Do You Want To Get Well?
Do you want to get well?
These words from Jesus have been coming to mind over and over again this week. Several events have provoked me to think about this passage from John 5. Between a family issue that arose that brought my previous alcohol abuse to mind (the past), a very personal situation that brought about an internal struggle this week with one of my greatest demons (the present) and a series of illnesses that have me asking "Why me?" (the future unknown), I hear God asking me if I am still willing to surrender my will daily and submit to His. I see my past, present and future rushing towards me at once showing me that the call to being a mature Christian is embracing this life of suffering, denying oneself and taking up my cross daily (Luke 9:23).
From John 5:1-15 (NIV)
1Some time later, Jesus went up to Jerusalem for a feast of the Jews. 2Now there is in Jerusalem near the Sheep Gate a pool, which in Aramaic is called Bethesda and which is surrounded by five covered colonnades. 3Here a great number of disabled people used to lie—the blind, the lame, the paralyzed. 5One who was there had been an invalid for thirty-eight years. 6When Jesus saw him lying there and learned that he had been in this condition for a long time, he asked him, “Do you want to get well?”
7“Sir,” the invalid replied, “I have no one to help me into the pool when the water is stirred. While I am trying to get in, someone else goes down ahead of me.”
8Then Jesus said to him, “Get up! Pick up your mat and walk.” 9At once the man was cured; he picked up his mat and walked. The day on which this took place was a Sabbath, 10and so the Jews said to the man who had been healed, “It is the Sabbath; the law forbids you to carry your mat.”

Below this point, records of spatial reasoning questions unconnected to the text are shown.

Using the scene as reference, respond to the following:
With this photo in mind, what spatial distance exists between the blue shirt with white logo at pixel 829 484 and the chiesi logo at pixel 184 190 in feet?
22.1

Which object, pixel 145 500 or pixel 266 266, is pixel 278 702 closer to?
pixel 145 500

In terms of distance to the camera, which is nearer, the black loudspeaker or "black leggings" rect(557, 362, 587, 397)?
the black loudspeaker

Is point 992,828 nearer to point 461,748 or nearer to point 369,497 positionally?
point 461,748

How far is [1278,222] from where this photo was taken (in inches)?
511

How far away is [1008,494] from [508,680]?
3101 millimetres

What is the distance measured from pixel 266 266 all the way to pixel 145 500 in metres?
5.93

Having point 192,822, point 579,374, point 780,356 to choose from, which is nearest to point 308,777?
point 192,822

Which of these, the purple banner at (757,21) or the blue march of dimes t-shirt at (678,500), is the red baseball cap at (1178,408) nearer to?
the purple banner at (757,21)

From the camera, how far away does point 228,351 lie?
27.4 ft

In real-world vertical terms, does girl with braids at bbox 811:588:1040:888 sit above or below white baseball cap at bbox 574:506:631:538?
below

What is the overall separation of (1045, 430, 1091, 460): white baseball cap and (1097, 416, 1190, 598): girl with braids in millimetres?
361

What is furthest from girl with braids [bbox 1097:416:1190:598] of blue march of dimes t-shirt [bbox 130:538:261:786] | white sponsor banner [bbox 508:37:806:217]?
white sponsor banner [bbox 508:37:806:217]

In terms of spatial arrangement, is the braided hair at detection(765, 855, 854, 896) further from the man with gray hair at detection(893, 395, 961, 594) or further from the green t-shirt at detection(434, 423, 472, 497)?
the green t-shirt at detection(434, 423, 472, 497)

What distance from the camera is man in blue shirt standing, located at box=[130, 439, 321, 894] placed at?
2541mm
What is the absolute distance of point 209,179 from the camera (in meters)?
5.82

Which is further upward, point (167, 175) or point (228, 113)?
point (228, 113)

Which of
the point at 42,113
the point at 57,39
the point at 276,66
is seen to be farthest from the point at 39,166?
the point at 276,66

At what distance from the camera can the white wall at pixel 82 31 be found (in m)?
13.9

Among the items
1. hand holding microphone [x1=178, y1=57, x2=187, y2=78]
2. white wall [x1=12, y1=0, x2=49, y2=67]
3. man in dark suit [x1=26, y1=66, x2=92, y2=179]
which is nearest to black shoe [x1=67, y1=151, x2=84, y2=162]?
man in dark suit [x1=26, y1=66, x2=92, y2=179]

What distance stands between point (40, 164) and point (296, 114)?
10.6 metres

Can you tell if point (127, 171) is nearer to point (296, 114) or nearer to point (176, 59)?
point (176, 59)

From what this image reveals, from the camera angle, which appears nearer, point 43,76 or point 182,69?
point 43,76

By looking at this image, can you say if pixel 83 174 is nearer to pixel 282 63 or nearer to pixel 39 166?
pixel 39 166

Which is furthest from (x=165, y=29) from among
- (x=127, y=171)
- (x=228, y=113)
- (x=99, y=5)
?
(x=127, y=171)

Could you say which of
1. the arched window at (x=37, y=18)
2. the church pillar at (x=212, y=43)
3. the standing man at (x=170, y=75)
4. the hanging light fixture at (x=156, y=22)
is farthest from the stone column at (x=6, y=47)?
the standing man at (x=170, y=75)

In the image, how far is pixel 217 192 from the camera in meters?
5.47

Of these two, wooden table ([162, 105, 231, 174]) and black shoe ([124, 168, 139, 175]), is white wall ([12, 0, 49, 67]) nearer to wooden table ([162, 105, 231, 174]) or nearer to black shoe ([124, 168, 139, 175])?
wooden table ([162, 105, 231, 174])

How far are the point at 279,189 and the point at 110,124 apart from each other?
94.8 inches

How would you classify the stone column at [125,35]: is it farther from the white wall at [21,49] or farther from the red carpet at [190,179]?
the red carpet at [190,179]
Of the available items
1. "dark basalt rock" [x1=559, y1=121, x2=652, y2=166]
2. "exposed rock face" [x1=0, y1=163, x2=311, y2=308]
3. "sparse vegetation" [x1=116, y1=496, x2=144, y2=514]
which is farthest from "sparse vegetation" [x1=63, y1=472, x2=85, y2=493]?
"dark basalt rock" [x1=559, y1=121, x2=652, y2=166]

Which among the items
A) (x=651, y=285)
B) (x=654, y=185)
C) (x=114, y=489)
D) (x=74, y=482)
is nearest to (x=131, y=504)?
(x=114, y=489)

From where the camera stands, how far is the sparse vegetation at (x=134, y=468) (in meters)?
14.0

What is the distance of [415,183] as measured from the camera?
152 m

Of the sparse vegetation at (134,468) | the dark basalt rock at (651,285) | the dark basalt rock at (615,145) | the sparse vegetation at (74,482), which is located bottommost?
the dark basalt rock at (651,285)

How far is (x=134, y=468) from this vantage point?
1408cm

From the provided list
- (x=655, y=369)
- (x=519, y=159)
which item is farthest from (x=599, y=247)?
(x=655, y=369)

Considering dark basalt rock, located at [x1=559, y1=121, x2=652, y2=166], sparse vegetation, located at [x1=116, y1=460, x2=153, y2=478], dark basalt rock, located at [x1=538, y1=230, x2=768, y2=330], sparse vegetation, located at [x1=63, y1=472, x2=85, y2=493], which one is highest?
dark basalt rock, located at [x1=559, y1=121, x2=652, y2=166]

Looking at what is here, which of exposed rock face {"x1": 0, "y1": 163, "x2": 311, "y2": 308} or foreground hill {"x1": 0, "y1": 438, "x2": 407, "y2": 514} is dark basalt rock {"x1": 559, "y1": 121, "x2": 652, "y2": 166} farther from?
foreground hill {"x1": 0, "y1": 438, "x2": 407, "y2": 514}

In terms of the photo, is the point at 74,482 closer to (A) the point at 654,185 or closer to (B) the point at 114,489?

11But he replied, “The man who made me well said to me, ‘Pick up your mat and walk.’ “
12So they asked him, “Who is this fellow who told you to pick it up and walk?”
13The man who was healed had no idea who it was, for Jesus had slipped away into the crowd that was there.
14Later Jesus found him at the temple and said to him, “See, you are well again. Stop sinning or something worse may happen to you.” 15The man went away and told the Jews that it was Jesus who had made him well.
I was in the midst of difficult prayer today struggling with a situation that has come to pass this week for me. In my drinking days, I would have attempted to drink to make it well. In early sobriety, I would have succumbed to the difficulty. Yet, I see after a couple years of sobriety that the Lord is testing me to see where my obedience lies.
Do I want to get well? Or do I want to continually submit to my will as I used to? It was then in that prayer that I realized that although the reward is far greater and will eternally be far greater, sometimes it is more difficult to be well.
When Jesus asked the invalid if he wanted to get well, he exclaimed, "Of course I do!" (actually, he doesn't answer that question and dwells in the past..if you notice, he has a great manipulative way of not taking responsibility. It is somebody else's fault...) Yet, I don't know if he saw that Jesus wanted to bring him healing of the heart. How easy it is for us to say we want to get well and expect someone else to do all the work! When I reflected on this scripture a year or so ago, I thought that the man in this story understood the paradigm shift that had occurred. Or maybe his heart was changed at that moment but later in the story we see that his faith is wavering?
When I finally took the leap of faith and wanted to be healed of the disease of alcoholism (as this man wanted to be healed of his crippling condition), it took enormous faith. Looking back, though, I realize how much more faith is required to continue this incredible, often difficult, Christian journey. At his moment of conversion, the invalid is saying, "Oh yes, I am ready...heal me, Jesus!" Later, in the temple, he has succumbed to the predominant Jewish cultural law, most likely trying not to cause waves, and possibly making sacrifices to atone for sin.
Perhaps this man who experienced the healing nature of Christ realized that it was more work to be well than to be sick. So he slipped back into his old patterns. He decided a sacrifice or two would take care of any heart healing that had not occurred. He became apathetic. When Jesus lovingly tried to point out that he needs to continue down his path of healing and not sin, perhaps he gets defensive. He gets angry. He starts to think like a sick person. "What!?" he thinks. "Who is this guy to suggest that I am sinful? I'll show him!" And he promptly reports Jesus, the one who used a little "tough love" to guide this man on the path of recovery, to the authorities.
And so it is in my life. When I see someone suffering from what I suffered from, I shudder. I realize, however, that he/she may not be ready to get well. There is a freedom in Christ from the vicious cycle of addiction, but to maintain that freedom, we must gracefully accept over time that we are not our own anymore. Today, when I tearfully cried to the Lord, "I am yours, I am yours...," I reflected deeply on the fact that I cannot have that instantaneous pleasure anymore of giving into what I want because it feels right. When ever fiber in my body says, "Do it," yet God instructs, "Don't," I know now that the temporary suffering from restraint will bring me closer to God and make me, ironically, more joyful in the long run. That does not mean it is easy. No, it is, in fact, something I cannot do without the strength of God.
Do you want to get well?
Yes, Lord, I do. Please continue to help me.